Il Futuro, Post

Verso le Europee 2019: abbiamo Bisogno dei Giovani Africani

aprile 2, 2019
La povertà, insieme alla speranza di una vita migliore, mette tanti giovani africani sulla strada dell’emigrazione. I numeri enormi della crescita demografica africana ne spingeranno tanti anche verso altri paesi del continente, ma sempre di più verso l’Europa, per milioni di ragioni che andiamo a elencare: guerre e insicurezza fisica, discriminazioni, diritti umani calpestati, ricongiungimenti familiari, opportunità economiche, opportunità di divenire un rifugiato.
Le ricerche riportano le ragioni, ma le cifre si ingrosseranno nel futuro, perché legate a quelle di un’economia che non si sviluppa. I poveri giovani africani, intelligenti e anche educati, cercheranno vie di salvezza da una povertà endemica.
Per tutti i futuri adulti, infatti, il lavoro non c’è. Questa è una certezza, per di più irrobustita dal fenomeno della robotizzazione, che aumenterà il blocco del lavoro industriale dequalificato. E mentre cresce l’educazione primaria e secondaria per i giovani africani, migliorano la salute e le cure, ci sono più medicine, si muore di meno da giovani e si vive di più da vecchi, i soldi sono incamerati da un ristretto gruppo di persone.
Chi vince le elezioni – se ce ne sono – normalmente prende il piatto e lo divide con pochi, anzi, pochissimi. L’élite e le oligarchie in Africa sono veramente ristrette e la curva di ricchezza africana è più concentrata di quella mondiale o occidentale: il famoso 1% occidentale in Africa va letto come 0,1%, o forse meno.

[Dati registrati]:
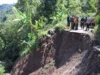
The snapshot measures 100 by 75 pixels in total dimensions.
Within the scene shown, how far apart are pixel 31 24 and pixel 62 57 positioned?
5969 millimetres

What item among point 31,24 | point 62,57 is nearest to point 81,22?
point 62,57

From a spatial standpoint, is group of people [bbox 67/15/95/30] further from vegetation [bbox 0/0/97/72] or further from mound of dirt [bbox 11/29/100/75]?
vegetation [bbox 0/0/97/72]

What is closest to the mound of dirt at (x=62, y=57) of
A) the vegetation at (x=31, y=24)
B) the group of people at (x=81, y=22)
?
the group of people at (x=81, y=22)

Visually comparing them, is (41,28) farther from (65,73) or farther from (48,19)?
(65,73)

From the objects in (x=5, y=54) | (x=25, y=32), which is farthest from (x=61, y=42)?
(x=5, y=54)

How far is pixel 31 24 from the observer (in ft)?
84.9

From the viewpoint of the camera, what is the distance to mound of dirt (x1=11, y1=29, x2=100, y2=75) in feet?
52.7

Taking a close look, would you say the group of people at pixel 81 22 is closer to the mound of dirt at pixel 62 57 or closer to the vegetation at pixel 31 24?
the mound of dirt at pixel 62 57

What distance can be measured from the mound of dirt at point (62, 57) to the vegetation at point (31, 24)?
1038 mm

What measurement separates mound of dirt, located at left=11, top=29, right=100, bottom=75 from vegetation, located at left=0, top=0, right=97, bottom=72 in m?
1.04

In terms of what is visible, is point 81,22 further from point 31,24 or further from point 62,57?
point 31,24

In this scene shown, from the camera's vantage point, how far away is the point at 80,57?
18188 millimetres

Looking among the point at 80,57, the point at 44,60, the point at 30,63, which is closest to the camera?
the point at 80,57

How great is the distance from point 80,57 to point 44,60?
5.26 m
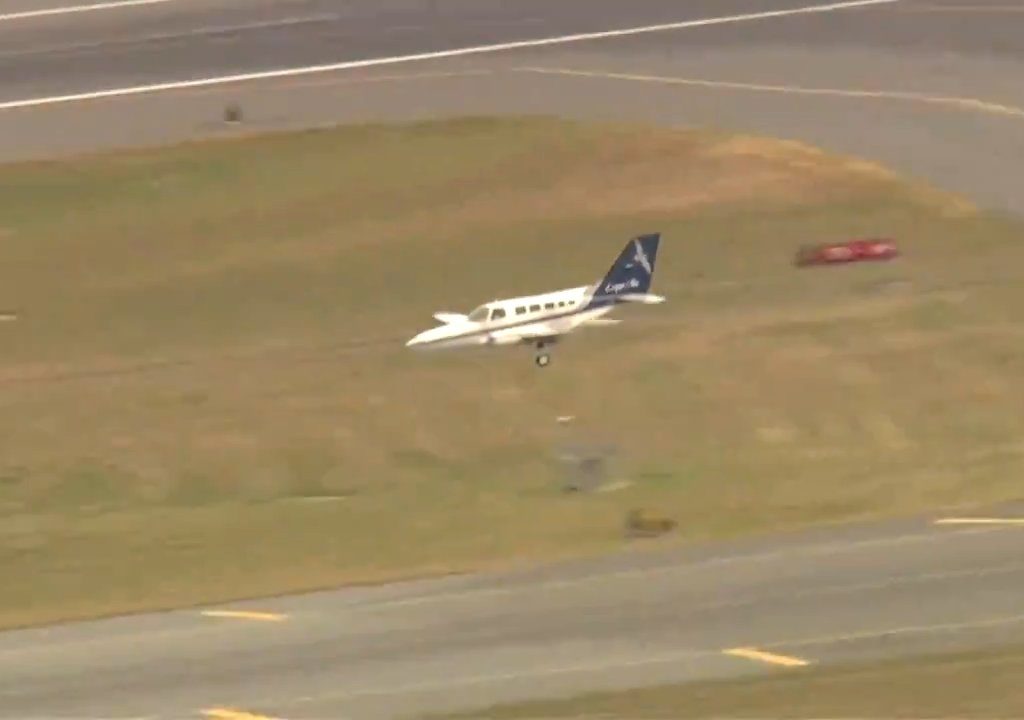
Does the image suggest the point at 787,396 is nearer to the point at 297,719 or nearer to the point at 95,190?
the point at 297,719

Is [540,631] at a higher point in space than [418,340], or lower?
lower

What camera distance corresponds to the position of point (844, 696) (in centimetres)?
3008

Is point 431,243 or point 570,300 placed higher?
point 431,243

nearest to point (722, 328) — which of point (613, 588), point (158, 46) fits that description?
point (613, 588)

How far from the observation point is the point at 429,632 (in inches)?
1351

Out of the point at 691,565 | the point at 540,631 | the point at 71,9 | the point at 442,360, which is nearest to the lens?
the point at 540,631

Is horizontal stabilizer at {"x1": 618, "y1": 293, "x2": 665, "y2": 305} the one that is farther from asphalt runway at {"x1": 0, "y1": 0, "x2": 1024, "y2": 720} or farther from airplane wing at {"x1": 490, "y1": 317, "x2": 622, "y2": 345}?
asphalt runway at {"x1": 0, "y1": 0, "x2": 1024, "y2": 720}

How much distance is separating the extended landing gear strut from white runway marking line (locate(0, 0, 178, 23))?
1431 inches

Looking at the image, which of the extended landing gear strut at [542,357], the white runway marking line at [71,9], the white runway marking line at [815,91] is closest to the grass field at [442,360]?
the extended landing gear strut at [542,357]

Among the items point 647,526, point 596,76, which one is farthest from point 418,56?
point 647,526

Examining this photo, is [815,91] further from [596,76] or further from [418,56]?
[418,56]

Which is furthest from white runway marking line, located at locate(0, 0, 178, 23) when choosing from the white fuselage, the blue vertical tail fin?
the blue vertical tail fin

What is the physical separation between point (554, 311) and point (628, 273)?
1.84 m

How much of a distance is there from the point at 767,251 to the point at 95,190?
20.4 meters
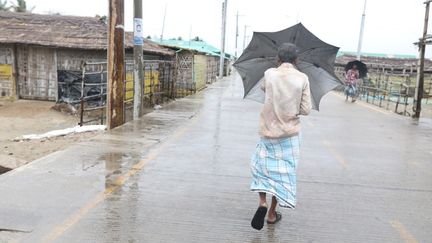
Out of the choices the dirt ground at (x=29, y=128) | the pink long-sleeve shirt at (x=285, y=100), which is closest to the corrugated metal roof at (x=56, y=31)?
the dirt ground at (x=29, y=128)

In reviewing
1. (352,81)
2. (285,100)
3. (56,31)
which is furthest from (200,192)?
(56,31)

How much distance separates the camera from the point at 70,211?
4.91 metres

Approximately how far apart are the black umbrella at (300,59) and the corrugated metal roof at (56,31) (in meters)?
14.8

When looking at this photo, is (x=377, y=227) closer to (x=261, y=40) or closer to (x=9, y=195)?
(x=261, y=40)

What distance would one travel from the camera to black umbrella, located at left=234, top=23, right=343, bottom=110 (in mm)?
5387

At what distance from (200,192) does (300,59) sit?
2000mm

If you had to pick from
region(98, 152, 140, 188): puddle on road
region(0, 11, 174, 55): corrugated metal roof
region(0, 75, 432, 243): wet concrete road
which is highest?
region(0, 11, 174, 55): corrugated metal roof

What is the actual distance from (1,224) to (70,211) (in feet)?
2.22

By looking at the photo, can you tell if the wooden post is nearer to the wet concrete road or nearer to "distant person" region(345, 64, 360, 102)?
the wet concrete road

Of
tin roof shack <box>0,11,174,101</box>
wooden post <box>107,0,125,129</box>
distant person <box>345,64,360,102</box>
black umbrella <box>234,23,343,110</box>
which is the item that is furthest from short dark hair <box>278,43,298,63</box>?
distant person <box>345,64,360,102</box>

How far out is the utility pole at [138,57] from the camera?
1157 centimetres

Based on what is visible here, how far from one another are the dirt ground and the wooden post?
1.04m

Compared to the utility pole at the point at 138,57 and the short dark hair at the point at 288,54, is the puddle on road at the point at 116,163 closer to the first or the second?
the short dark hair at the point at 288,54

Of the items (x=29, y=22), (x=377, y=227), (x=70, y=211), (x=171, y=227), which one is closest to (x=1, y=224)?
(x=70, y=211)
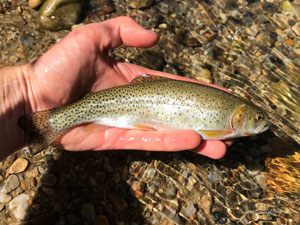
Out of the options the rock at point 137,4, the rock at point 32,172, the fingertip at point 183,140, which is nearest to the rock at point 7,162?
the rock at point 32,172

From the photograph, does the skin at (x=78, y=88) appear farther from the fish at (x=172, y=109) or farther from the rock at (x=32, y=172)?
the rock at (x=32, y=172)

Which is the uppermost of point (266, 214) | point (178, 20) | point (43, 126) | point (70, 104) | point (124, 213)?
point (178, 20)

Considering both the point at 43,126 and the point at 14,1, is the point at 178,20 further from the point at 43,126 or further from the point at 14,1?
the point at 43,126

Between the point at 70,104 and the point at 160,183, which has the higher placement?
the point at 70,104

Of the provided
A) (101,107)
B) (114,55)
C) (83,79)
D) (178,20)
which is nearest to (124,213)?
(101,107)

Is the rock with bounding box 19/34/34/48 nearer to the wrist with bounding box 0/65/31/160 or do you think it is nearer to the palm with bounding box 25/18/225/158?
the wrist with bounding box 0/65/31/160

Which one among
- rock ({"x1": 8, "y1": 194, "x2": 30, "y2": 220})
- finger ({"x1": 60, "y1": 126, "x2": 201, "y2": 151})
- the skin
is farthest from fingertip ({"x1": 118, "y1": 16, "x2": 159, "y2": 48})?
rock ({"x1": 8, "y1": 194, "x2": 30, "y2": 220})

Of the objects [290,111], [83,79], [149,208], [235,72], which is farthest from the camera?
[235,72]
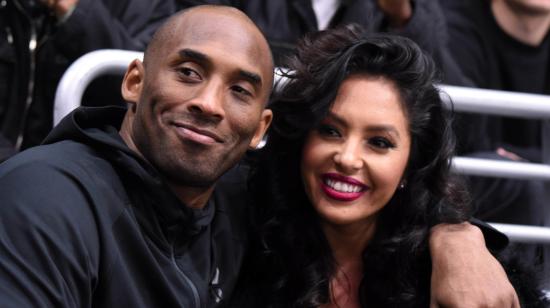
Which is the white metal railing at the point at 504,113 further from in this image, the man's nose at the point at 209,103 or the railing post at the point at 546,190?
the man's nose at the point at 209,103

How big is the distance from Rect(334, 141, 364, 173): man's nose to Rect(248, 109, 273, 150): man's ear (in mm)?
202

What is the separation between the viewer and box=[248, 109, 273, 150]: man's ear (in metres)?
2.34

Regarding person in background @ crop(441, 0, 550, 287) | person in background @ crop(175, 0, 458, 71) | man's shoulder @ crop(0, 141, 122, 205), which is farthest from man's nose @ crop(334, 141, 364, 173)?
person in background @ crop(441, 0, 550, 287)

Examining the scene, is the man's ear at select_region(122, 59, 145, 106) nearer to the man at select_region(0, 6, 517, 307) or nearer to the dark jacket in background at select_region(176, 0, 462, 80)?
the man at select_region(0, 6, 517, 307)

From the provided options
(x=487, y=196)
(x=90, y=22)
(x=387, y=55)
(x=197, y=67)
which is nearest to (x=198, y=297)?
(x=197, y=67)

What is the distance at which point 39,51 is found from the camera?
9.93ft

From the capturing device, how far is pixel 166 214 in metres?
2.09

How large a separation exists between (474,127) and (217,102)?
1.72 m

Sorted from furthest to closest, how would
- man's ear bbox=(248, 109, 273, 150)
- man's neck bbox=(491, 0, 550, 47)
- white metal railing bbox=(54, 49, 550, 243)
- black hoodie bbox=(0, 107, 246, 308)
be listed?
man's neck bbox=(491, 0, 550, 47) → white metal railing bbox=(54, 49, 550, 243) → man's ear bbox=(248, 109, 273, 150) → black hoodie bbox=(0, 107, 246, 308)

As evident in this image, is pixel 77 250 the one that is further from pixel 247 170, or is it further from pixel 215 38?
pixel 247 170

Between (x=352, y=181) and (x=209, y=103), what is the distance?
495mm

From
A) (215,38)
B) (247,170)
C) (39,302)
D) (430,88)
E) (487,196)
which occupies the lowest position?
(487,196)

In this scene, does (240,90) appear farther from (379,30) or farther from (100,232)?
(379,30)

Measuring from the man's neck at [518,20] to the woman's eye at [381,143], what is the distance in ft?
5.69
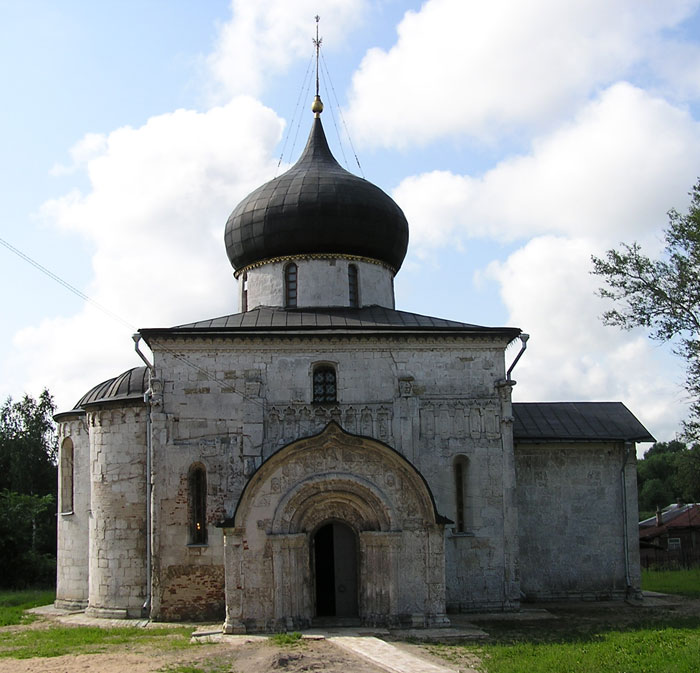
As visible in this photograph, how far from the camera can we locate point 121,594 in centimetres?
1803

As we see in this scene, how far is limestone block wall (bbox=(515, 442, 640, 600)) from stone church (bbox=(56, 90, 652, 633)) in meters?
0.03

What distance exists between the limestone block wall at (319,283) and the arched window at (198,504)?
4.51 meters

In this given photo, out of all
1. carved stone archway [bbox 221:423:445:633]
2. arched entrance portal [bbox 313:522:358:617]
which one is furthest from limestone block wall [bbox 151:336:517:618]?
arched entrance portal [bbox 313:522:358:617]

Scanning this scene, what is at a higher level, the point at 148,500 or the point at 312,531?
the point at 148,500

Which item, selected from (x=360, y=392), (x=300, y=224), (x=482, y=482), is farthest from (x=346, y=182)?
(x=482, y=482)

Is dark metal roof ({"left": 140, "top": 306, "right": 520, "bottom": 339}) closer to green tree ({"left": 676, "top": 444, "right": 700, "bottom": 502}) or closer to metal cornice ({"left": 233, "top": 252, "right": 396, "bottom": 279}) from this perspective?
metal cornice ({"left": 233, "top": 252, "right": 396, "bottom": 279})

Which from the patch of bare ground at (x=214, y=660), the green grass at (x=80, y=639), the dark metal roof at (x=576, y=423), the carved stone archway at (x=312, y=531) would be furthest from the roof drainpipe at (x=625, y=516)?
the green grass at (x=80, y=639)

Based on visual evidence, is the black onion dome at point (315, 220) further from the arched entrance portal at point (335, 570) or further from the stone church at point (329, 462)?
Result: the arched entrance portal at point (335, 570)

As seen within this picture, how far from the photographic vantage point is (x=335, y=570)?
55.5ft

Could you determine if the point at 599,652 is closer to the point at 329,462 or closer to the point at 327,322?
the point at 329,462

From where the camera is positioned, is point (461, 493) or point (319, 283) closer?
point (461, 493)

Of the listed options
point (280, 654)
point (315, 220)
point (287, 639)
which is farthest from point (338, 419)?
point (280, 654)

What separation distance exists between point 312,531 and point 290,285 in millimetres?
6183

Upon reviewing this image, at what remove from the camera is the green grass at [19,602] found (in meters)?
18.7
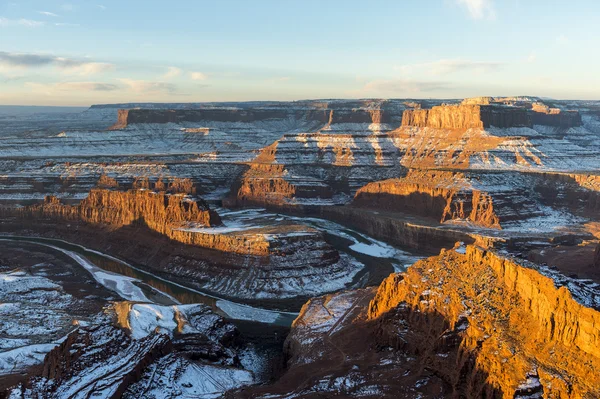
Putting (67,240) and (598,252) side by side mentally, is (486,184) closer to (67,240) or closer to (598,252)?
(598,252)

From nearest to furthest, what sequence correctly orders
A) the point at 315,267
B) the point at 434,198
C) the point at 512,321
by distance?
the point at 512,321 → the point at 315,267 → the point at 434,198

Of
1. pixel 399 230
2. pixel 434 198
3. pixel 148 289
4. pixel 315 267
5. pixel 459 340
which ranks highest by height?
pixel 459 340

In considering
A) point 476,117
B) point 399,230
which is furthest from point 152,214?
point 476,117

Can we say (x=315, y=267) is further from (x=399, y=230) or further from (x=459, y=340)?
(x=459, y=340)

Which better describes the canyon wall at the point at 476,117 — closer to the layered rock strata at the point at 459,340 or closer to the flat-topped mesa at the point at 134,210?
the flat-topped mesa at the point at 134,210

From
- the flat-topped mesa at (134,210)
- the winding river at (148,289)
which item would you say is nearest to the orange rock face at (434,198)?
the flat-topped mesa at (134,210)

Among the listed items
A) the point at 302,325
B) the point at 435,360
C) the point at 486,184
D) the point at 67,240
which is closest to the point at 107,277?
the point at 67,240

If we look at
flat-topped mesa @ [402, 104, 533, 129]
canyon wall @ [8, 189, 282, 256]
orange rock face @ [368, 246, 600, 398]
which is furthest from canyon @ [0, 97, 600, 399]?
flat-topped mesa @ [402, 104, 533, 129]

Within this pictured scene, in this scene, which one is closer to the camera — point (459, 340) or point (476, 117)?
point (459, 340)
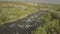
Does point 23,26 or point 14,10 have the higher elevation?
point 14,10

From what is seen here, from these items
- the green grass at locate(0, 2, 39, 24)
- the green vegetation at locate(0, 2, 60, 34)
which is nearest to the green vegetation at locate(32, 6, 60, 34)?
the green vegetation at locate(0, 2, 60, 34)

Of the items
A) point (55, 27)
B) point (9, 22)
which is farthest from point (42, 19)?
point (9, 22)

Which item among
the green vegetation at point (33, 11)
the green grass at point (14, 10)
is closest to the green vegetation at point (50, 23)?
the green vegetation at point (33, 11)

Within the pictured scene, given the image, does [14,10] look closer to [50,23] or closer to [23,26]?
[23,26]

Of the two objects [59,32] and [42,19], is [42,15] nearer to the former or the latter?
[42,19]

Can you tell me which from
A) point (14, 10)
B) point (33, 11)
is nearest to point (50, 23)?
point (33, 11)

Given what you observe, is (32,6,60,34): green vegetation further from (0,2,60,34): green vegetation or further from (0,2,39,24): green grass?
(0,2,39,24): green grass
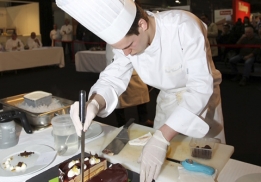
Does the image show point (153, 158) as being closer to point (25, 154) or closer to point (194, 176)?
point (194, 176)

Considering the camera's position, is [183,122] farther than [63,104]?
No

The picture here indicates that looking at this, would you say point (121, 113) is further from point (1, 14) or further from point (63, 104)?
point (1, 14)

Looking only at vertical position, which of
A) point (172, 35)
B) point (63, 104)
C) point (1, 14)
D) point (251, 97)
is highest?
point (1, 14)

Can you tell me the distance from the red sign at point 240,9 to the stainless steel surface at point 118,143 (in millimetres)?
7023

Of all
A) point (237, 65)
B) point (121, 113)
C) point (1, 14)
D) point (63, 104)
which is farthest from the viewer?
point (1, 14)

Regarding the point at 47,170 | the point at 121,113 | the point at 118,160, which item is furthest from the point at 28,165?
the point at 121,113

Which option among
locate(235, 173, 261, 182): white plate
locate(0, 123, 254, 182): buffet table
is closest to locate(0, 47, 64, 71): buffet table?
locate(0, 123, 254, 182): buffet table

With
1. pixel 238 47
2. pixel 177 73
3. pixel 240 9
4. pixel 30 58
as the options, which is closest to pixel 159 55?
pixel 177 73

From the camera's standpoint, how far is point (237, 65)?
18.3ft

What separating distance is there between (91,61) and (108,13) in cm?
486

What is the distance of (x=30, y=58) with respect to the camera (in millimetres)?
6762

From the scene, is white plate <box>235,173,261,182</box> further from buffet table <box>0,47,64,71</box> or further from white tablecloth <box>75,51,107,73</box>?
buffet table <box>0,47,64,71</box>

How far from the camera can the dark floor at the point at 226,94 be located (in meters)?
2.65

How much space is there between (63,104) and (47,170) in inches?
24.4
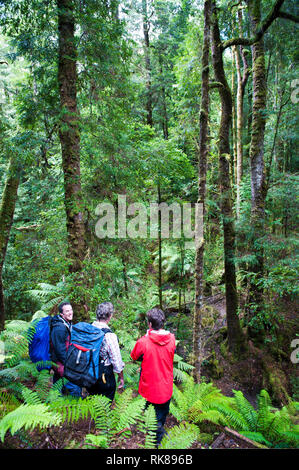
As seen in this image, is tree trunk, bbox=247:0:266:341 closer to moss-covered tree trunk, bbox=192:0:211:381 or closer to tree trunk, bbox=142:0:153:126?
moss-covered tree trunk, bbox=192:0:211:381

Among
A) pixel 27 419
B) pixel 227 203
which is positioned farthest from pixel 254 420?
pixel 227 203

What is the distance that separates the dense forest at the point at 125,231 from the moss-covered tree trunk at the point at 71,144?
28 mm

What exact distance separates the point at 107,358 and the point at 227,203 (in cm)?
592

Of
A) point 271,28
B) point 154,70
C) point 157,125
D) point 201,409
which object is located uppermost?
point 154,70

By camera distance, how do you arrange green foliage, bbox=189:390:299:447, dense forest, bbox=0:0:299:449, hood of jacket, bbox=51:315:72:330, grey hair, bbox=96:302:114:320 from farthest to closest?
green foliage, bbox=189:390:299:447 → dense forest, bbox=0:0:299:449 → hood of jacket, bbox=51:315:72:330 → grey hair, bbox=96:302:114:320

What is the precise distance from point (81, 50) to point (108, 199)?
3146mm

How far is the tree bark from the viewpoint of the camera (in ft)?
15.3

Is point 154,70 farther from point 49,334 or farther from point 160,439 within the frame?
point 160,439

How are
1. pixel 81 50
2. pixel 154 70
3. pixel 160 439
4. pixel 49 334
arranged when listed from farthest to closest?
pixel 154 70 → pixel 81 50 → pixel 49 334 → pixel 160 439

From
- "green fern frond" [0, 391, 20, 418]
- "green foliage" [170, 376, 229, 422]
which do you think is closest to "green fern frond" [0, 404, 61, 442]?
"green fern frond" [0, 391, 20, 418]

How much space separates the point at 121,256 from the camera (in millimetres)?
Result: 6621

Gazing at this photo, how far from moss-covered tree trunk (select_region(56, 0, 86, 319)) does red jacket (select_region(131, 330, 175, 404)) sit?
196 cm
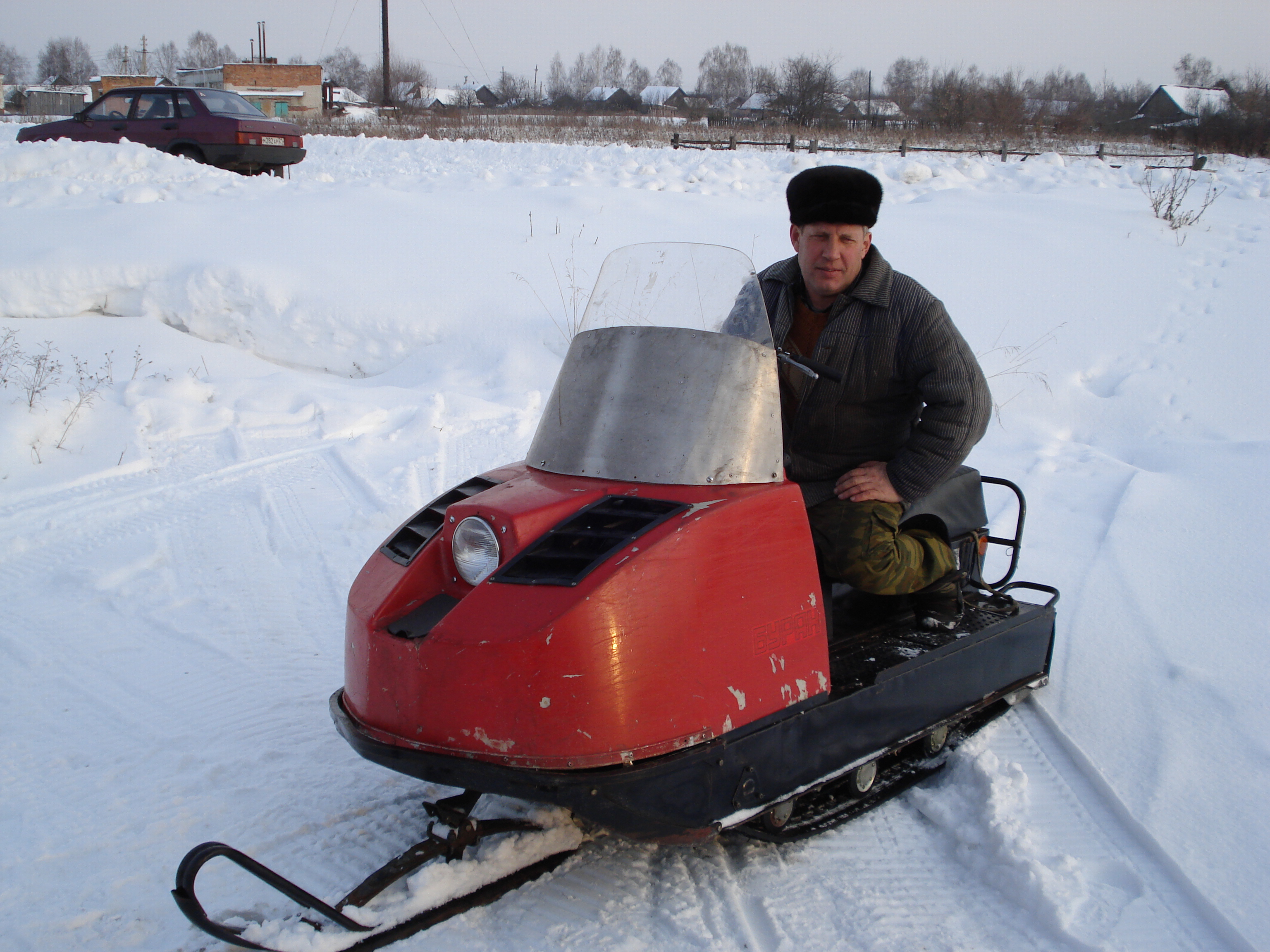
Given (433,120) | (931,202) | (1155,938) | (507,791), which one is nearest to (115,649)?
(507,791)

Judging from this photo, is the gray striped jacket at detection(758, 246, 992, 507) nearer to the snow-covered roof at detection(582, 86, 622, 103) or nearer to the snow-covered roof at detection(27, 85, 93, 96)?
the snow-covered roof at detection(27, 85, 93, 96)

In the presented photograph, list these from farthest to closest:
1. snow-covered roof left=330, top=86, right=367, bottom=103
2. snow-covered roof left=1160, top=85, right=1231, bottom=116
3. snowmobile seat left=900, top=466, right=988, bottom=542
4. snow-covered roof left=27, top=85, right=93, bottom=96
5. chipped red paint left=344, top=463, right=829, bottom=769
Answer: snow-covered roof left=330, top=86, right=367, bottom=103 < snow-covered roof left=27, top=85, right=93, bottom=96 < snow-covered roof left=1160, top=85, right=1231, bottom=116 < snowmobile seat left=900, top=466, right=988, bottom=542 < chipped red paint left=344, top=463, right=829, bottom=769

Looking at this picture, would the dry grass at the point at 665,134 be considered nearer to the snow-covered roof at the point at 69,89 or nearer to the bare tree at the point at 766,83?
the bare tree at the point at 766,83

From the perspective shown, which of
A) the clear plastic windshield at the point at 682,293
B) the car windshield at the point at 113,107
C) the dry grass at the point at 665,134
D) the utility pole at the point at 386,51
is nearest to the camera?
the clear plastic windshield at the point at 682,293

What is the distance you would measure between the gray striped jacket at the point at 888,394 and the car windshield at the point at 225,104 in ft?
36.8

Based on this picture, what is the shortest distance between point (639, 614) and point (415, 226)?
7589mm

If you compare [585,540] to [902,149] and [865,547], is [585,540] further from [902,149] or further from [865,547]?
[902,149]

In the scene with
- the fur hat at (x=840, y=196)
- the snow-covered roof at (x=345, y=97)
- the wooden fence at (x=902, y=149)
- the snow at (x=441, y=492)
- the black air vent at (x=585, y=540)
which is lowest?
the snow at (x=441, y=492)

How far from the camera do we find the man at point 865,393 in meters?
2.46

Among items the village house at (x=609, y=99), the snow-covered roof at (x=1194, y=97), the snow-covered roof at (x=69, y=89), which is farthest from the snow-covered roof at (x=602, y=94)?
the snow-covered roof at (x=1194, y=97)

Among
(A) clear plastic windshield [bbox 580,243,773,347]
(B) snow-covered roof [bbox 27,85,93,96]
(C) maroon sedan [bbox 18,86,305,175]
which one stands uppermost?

[Lavoro richiesto]:
[1] Riproduci senza modifiche il passo del testo sull'emigrazione dei giovani africani che comincia con le parole "Per tutti i" e termina dopo "gruppo di persone.".
[2] Scrivi il seguito del testo sull'emigrazione dei giovani africani, partendo subito dopo l'ultima frase riportata.

[Risposte per voce]:
[1]
Per tutti i futuri adulti, infatti, il lavoro non c’è. Questa è una certezza, per di più irrobustita dal fenomeno della robotizzazione, che aumenterà il blocco del lavoro industriale dequalificato. E mentre cresce l’educazione primaria e secondaria per i giovani africani, migliorano la salute e le cure, ci sono più medicine, si muore di meno da giovani e si vive di più da vecchi, i soldi sono incamerati da un ristretto gruppo di persone.

[2]
E allora i giovani istruiti e intraprendenti, ma che guadagnano 2000 dollari l’anno e leggono e vedono che un europeo in media ne porta a casa 15, 20 volte tanto… volete che non pensino a come arrivare da noi, come attraversare quel piccolo braccio di mare o arrivare – più facile – con un aereo e poi disperdersi nelle nostre città per prendersi un lavoro che c’è o che noi non facciamo più?
Da questa parte del Mediterraneo, l’Europa, a sua volta, è composta da 28 paesi che hanno atteggiamenti di accoglienza degli immigrati differenti tra loro. Il cosiddetto “contratto” tra paese europeo e immigrato è aleatorio e impraticabile, spesso mutevole di anno in anno e di elezione in elezione, per gli obiettivi che un migrante deve raggiungere.
Ma l’Europa ha bisogno di giovani migranti?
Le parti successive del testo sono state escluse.